I made sure that during training, the model gets a variety of batched prompt lengths. What I mean is, the prompts themselves for each training sample are certainly different lengths, but they all have to be padded to the longest example in a batch. So it's important to ensure that the model still sees a variety of lengths even after batching, otherwise it might overfit and only work on a specific range of prompt lengths. A quick Python Notebook to scan the training batches helped to verify a good distribution: 25% of batches were 225 tokens, 66% were 150, and 9% were 75 tokens. Though in future runs I might try to balance this more.

 

The rest of the training process is fairly standard. I found min-snr loss to work best in my experiments. Pure fp16 training did not work for me, so I had to resort to mixed precision with the model in fp32. Since the latents are already encoded, the VAE doesn't need to be loaded, saving precious memory.

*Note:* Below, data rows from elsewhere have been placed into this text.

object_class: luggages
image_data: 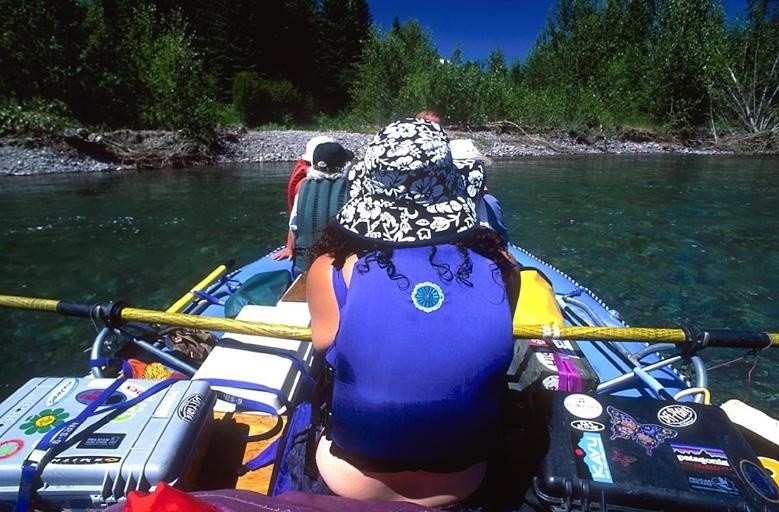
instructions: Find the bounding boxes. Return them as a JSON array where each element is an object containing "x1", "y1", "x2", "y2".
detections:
[
  {"x1": 523, "y1": 385, "x2": 778, "y2": 511},
  {"x1": 0, "y1": 376, "x2": 219, "y2": 506}
]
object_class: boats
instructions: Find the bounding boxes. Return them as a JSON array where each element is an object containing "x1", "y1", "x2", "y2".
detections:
[{"x1": 0, "y1": 228, "x2": 777, "y2": 512}]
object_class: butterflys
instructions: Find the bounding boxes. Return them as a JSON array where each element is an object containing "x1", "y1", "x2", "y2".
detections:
[{"x1": 606, "y1": 405, "x2": 678, "y2": 468}]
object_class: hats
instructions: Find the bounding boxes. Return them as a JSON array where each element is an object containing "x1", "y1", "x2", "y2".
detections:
[
  {"x1": 332, "y1": 117, "x2": 486, "y2": 245},
  {"x1": 448, "y1": 139, "x2": 491, "y2": 166},
  {"x1": 301, "y1": 136, "x2": 355, "y2": 168}
]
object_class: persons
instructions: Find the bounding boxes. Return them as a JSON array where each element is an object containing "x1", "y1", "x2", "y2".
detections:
[
  {"x1": 447, "y1": 133, "x2": 510, "y2": 247},
  {"x1": 285, "y1": 137, "x2": 334, "y2": 215},
  {"x1": 304, "y1": 118, "x2": 524, "y2": 509},
  {"x1": 272, "y1": 142, "x2": 358, "y2": 278},
  {"x1": 413, "y1": 108, "x2": 442, "y2": 128}
]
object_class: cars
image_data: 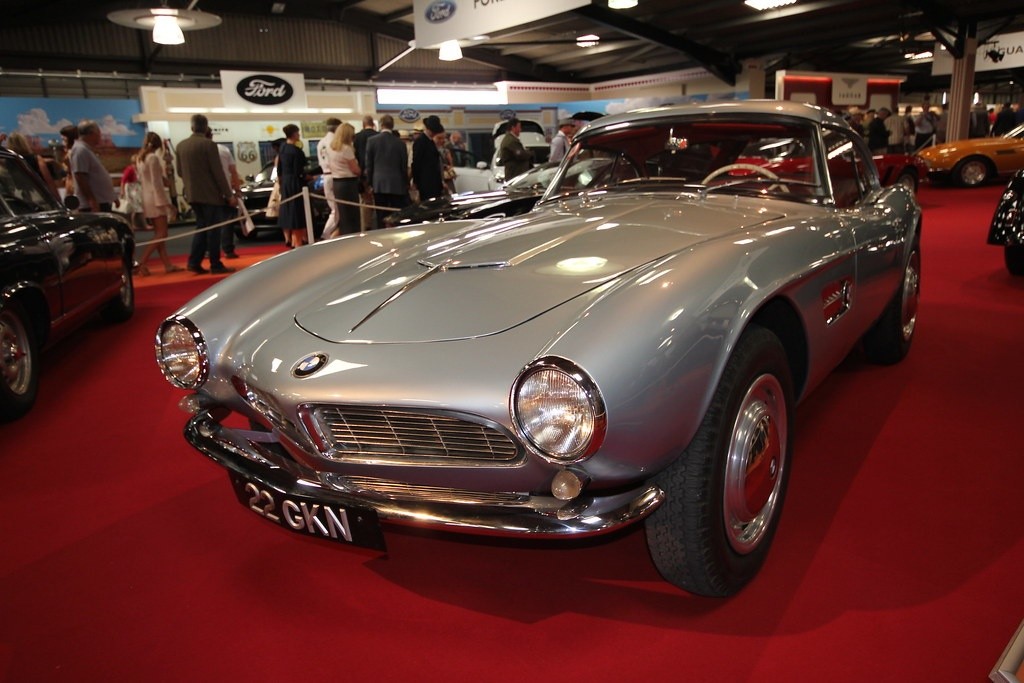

For generating sample images during training, I use a separate machine which grabs the saved checkpoints and generates the sample images. Again, that saves memory and compute on the training machine.

 

The final run uses an effective batch size of 2048, no EMA, no offset noise, PyTorch's AMP with just float16 (not bfloat16), 1e-4 learning rate, AdamW, min-snr loss, 0.1 weight decay, cosine annealing with linear warmup for 100,000 training samples, 10% UCG rate, text encoder 1 training is enabled, text encoded 2 is kept frozen, min_snr_gamma=5, PyTorch GradScaler with an initial scaling of 65k, 0.9 beta1, 0.999 beta2, 1e-8 eps. Everything is initialized from SDXL 1.0.

 

A validation dataset of 2048 images is used. Validation is performed every 50,000 samples to ensure that the model is not overfitting and to help guide hyperparameter selection. To help compare runs with different loss functions, validation is always performed with the basic loss function, even if training is using e.g. min-snr. And a checkpoint is saved every 500,000 samples. I find that it's really only helpful to look at sample images every million steps, so that process is run on every other checkpoint.

 

A stable training loss is also logged (I use Wandb to monitor my runs). Stable training loss is calculated at the same time as validation loss (one after the other). It's basically like a validation pass, except instead of using the validation dataset, it uses the first 2048 images from the training dataset, and uses a fixed seed. This provides a, well, stable training loss. SD's training loss is incredibly noisy, so this metric provides a much better gauge of how training loss is progressing.

 

The batch size I use is quite large compared to the few values I've seen online for finetuning runs. But it's informed by my experience with training other models. Large batch size wins in the long run, but is worse in the short run, so its efficacy can be challenging to measure on small scale benchmarks. Hopefully it was a win here. Full runs on SDXL are far too expensive for much experimentation here. But one immediate benefit of a large batch size is that iteration speed is faster, since optimization and gradient sync happens less frequently.

 

Training was done on an 8xH100 sxm5 machine rented in the cloud. On this machine, iteration speed is about 70 images/s. That means the whole run took about 5 solid days of computing. A staggering number for a hobbyist like me. Please send hugs. I hurt.

 

Training being done in the cloud was a big motivator for the use of precomputed latents. Takes me about an hour to get the data over to the machine to begin training. Theoretically the code could be set up to start training immediately, as the training data is streamed in for the first pass. It takes even the 8xH100 four hours to work through a million images, so data can be streamed faster than it's training. That way the machine isn't sitting idle burning money.

 

One disadvantage of precomputed latents is, of course, the lack of regularization from varying the latents between epochs. The model still sees a very large variety of prompts between epochs, but it won't see different crops of images or variations in VAE sampling. In future runs what I might do is have my local GPUs re-encoding the latents constantly and streaming those updated latents to the cloud machine. That way the latents change every few epochs. I didn't detect any overfitting on this run, so it might not be a big deal either way.